Touchscreen displays are able to detect a touch within the active or display area, such as detecting whether a finger is present pressing a fixed-image touchscreen button or detecting the presence and position of a finger on a larger touchscreen display. Some touchscreens can also detect the presence of elements other than a finger, such as a stylus used to generate a digital signature, select objects, or perform other functions on a touchscreen display.
Use of a touchscreen as part of a display allows an electronic device to change a display image, and to present different buttons, images, or other regions that can be selected, manipulated, or actuated by touch. Touchscreens can therefore provide an effective user interface for cell phones, GPS devices, personal digital assistants (PDAs), computers, ATM machines, and other devices.
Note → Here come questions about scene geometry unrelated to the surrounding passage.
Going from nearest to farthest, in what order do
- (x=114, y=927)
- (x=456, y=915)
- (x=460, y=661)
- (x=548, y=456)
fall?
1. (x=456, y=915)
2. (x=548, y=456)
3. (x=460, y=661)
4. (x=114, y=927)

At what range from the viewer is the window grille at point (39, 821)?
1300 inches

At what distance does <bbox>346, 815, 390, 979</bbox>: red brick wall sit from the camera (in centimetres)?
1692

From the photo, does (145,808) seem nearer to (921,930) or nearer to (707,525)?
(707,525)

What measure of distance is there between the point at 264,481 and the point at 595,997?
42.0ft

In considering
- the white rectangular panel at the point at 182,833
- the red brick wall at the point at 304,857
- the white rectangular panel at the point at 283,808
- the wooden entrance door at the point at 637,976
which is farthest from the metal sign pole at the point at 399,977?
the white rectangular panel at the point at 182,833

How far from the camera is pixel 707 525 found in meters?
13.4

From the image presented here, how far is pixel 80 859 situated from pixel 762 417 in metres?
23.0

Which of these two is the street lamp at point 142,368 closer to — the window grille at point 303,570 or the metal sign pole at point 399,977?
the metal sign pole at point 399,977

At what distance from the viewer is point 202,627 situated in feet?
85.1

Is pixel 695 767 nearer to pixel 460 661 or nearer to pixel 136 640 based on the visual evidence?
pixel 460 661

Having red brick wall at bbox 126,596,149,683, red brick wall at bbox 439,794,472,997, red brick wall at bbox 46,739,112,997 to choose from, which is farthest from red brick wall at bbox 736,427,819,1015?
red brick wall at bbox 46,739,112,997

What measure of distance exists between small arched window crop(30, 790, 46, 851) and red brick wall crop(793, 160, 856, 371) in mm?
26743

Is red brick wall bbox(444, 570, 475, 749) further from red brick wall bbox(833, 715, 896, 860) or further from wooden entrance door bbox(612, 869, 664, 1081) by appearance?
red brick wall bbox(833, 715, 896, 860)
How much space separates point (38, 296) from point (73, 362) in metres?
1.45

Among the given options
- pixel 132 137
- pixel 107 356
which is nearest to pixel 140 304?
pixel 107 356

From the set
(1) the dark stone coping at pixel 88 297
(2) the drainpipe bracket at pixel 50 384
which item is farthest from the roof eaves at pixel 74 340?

Touchscreens use various technologies to sense touch from a finger or stylus, such as resistive, capacitive, infrared, and acoustic sensors. Resistive sensors rely on touch to cause two resistive elements overlapping the display to contact one another completing a resistive circuit, while capacitive sensors rely on the presence of a finger changing the capacitance detected by an array of elements overlaying the display device. Infrared and acoustic touchscreens similarly rely on a finger or stylus to interrupt infrared or acoustic waves across the screen, indicating the presence and position of a touch.
Capacitive and resistive touchscreens often use transparent conductors such as Indium tin oxide (ITO) or transparent conductive polymers such as PEDOT to form an array over the display image, so that the display image can be seen through the conductive elements used to sense touch. The size, shape, and patter of circuitry have an effect on the resolution and accuracy of the touchscreen, as well as on the visibility of the circuitry overlaying the display. Other materials, such as fine line metal elements are not optically transparent but rely on their small physical width to avoid being seen by a user.
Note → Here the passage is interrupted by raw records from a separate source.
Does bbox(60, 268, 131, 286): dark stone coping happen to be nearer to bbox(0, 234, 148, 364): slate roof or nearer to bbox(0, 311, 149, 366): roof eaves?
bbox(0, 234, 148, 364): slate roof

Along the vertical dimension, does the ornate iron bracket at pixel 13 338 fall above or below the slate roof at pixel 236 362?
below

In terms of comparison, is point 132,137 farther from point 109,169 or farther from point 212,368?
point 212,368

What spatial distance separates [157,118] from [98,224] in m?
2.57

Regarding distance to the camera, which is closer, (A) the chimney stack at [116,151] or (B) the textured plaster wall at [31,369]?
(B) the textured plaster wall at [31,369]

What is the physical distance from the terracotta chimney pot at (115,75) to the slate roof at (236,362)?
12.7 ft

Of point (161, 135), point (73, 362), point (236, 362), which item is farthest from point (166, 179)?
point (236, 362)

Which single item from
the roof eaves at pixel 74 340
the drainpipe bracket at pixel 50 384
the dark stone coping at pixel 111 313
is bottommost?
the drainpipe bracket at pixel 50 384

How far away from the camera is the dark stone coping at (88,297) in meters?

One common application for touchscreen displays is presentation of keyboards, numeric keypads, and other input displays on mobile devices such as cellular telephones or “smart” phones. But, using a mobile device display typically no larger than about two inches by three inches to display a keyboard having over 26 keys results in a relatively small area per displayed key. Each key's corresponding touchscreen actuation area associated with each key is therefore also typically significantly smaller than a typical user's finger, making touch accuracy an important factor in efficient user input using such a keyboard.
For reasons such as this, a variety of touchscreen control algorithms have been employed to accurately detect and to correct sensed user input. These algorithms include features such as determining which key was most likely pressed when multiple keys are actuated at the same time, and automatic detection and correction of apparent keying errors such as misspelling words. Performance of algorithms such as these plays an important role in the perceived usability and efficiency of a touchscreen display keyboard implementation, and testing, comparison, and optimization of such algorithms is therefore desirable to provide a better user experience.